SPEAKER_01Serving the serving the tune, that's uh serving the song. Like that's what Barry Bale said to me. He's like, you know, the way he said it, you know, it's like and and who's like you were talking about yesterday, like who's playing, where they're playing, where you're sitting against them, especially with the five string that we've been arguing about. Yeah, you know, are you down here? Are you up here, or are you up here? You're trying to get them to change octaves on a few things. Don't just sit camping out there. But it it I think that's the you know, this guy does it on automatic, it's amazing. Um, but yeah, I think all of that is for me the excitement of where bass players could dig into this. And I I just warn people to have their preconceived notions about anything in life, of course. But in particular, like, oh, I'm not gonna go play bluegrass, you're you're crazy, Gary. I love you can actually play with beginners, you know, on other instruments and still have an okay time where you're learning. Yeah, it's not like, oh my goodness, I need a bunch of elite guys, or that the the best people can only play with each other. It's you know, it's it's very community-based. Yeah. And I've yet to go to many experiences where um I've seen it a little bit and it does stink. I think that the people, there are some top-level people talking on about this, but it's it's been fairly welcoming. It's not been like I've experienced with other stuff, true, which has been nice.
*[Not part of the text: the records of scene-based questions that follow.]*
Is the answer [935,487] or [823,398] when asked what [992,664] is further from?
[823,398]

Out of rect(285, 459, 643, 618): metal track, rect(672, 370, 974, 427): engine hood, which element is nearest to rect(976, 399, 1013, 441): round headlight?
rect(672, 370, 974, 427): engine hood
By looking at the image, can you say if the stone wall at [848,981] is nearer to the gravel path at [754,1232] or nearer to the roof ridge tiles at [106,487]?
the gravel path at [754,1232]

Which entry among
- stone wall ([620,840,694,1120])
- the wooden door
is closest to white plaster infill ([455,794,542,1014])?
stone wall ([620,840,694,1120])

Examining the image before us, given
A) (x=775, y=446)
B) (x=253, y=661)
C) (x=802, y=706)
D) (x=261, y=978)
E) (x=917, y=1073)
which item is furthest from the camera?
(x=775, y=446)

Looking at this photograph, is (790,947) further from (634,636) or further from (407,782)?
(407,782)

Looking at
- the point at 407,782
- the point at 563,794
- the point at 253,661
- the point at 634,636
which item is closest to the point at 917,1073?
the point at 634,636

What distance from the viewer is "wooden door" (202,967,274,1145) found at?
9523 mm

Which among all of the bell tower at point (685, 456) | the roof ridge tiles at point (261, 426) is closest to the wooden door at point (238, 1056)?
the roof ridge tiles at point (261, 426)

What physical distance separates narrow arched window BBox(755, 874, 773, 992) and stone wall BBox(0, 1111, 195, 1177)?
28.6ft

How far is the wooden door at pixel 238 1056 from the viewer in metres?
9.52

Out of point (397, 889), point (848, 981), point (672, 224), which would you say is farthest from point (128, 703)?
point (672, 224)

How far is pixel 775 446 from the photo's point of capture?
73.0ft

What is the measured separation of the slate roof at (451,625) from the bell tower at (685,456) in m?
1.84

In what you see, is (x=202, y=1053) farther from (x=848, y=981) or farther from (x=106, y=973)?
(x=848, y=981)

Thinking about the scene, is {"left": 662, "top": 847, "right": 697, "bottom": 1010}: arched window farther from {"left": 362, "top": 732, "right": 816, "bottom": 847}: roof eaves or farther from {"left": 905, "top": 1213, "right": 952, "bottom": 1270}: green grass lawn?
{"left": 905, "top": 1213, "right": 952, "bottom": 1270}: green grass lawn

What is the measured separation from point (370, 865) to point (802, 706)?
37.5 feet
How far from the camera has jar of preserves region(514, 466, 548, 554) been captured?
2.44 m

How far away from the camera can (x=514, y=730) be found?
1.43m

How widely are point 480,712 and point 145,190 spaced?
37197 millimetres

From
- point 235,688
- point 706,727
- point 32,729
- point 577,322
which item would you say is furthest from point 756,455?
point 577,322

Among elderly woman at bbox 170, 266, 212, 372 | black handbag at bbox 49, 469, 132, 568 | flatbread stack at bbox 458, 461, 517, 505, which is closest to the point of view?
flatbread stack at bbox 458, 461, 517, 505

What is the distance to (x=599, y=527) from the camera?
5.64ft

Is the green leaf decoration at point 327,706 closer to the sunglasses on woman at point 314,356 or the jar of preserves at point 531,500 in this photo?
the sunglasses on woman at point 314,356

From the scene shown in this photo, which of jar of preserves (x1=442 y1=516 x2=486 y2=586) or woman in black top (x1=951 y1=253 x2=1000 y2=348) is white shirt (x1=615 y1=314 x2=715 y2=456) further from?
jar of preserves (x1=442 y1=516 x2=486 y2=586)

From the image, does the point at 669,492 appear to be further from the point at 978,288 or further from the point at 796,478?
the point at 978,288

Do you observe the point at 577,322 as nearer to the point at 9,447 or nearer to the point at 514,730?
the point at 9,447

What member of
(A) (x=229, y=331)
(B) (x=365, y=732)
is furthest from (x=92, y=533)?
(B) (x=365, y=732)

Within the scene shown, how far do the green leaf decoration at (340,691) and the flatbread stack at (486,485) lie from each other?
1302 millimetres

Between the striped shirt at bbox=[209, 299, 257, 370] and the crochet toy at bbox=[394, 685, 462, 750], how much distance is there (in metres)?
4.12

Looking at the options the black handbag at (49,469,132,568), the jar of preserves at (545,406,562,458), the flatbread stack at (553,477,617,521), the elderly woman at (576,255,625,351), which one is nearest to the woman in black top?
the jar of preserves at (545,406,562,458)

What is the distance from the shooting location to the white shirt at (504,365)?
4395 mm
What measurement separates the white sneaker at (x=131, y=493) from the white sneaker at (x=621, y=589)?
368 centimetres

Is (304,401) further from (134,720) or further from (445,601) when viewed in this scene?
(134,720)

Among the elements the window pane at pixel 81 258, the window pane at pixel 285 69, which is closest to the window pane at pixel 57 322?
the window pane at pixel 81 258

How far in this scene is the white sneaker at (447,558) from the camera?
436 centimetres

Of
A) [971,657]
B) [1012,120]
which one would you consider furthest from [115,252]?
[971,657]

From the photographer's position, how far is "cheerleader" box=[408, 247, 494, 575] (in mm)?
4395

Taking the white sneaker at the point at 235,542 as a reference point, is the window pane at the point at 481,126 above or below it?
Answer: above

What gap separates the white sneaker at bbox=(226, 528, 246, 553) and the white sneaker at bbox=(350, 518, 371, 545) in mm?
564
SPEAKER_02Yeah, and I was saying my kind of philosophy when I teach at a music camp is the beginning rudimentary stuff about just mechanics of approaching the instrument are exactly the same as the most advanced stuff. Yep. Be like I said, Tiger Wolf. He's always working on his swing. Yeah, he knows how to play golf, and you can play the most complicated music on earth, but you should always be working on your swing. Those rudimentary mechanics of playing, um, they never go away, and you can never stop trying to improve on those, you know.
SPEAKER_01Yesterday, Todd gave me the kind of this exercise. I'm not gonna tell you about it because we're not gonna get into the top secret. Yeah, top secret. But there's gonna be a way to get it later, I'm sure. I mean, it took him two minutes. He's like, you know, you should try. I'm like, wow, and it is something that I absolutely will integrate into my daily practice. There's no question. It's gonna be until it becomes automatic.
SPEAKER_02That's the first hurdle I throw out there to everybody. And it's like, oh no, I got something to work on.
SPEAKER_01Boy, I thought I had that down.
SPEAKER_02Yeah, sometimes it's very simple, but yeah. Yeah, yeah, yeah. Thank you so much for doing this with me. Absolutely. I'll be back.